◆ **GEGEVEN TEKST**:
┌──
27 maart 2023 - door Celeste Wezenbeek
De onderhandelaars van de Raad van de Europese Unie en het Europees Parlement hebben een voorlopig politiek akkoord bereikt over het gebruik van hernieuwbare en koolstofarme brandstoffen in het zeevervoer (FuelEU Maritime).
In het voorlopige akkoord zijn doelstellingen vastgesteld om de uitstoot van broeikasgassen tegen 2050 met 80% te verminderen.
het akkoord bepaalt ook dat grote EU-havens tegen 2030 voldoende stroomcapaciteit beschikbaar moeten stellen voor passagiers- en containerschepen, die verplicht op een schone stroomvoorziening moeten worden aangesloten wanneer zij aanleggen.
De groene fractie betreurt dat ze er niet in geslaagd zijn om koolstofneutraliteit tegen 2050 te eisen.
└──
Opgeslagen gegevensregels:
┌──
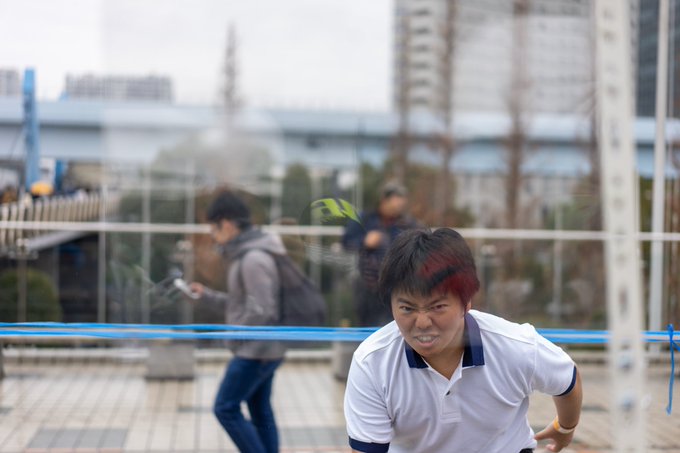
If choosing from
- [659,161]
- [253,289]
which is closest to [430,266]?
[253,289]

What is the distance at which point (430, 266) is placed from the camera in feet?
7.19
└──
◆ **OPDRACHTEN**:
• 1. Geef bij elke uitspraak aan of die klopt met de tekst over FuelEU Maritime: (a) Het akkoord wil de uitstoot van broeikasgassen tegen 2050 met 80% verminderen. (b) Grote EU-havens moeten tegen 2040 voldoende stroomcapaciteit beschikbaar stellen. (c) Er is geregeld dat koolstofneutraliteit tegen 2050 verplicht wordt. Antwoord met ja of nee en citeer de woorden uit de tekst die de doorslag geven.
• 2. Herhaal woordelijk het deel van de tekst over FuelEU Maritime dat begint bij de woorden "In het voorlopige" en stop na "2050 te eisen.".

◆ **ANTWOORDEN PER OPDRACHT**:
• 1.
(a) Ja: "In het voorlopige akkoord zijn doelstellingen vastgesteld om de uitstoot van broeikasgassen tegen 2050 met 80% te verminderen."
(b) Nee: "grote EU-havens tegen 2030 voldoende stroomcapaciteit beschikbaar moeten stellen"
(c) Nee: "De groene fractie betreurt dat ze er niet in geslaagd zijn om koolstofneutraliteit tegen 2050 te eisen."

• 2.
In het voorlopige akkoord zijn doelstellingen vastgesteld om de uitstoot van broeikasgassen tegen 2050 met 80% te verminderen.
het akkoord bepaalt ook dat grote EU-havens tegen 2030 voldoende stroomcapaciteit beschikbaar moeten stellen voor passagiers- en containerschepen, die verplicht op een schone stroomvoorziening moeten worden aangesloten wanneer zij aanleggen.
De groene fractie betreurt dat ze er niet in geslaagd zijn om koolstofneutraliteit tegen 2050 te eisen.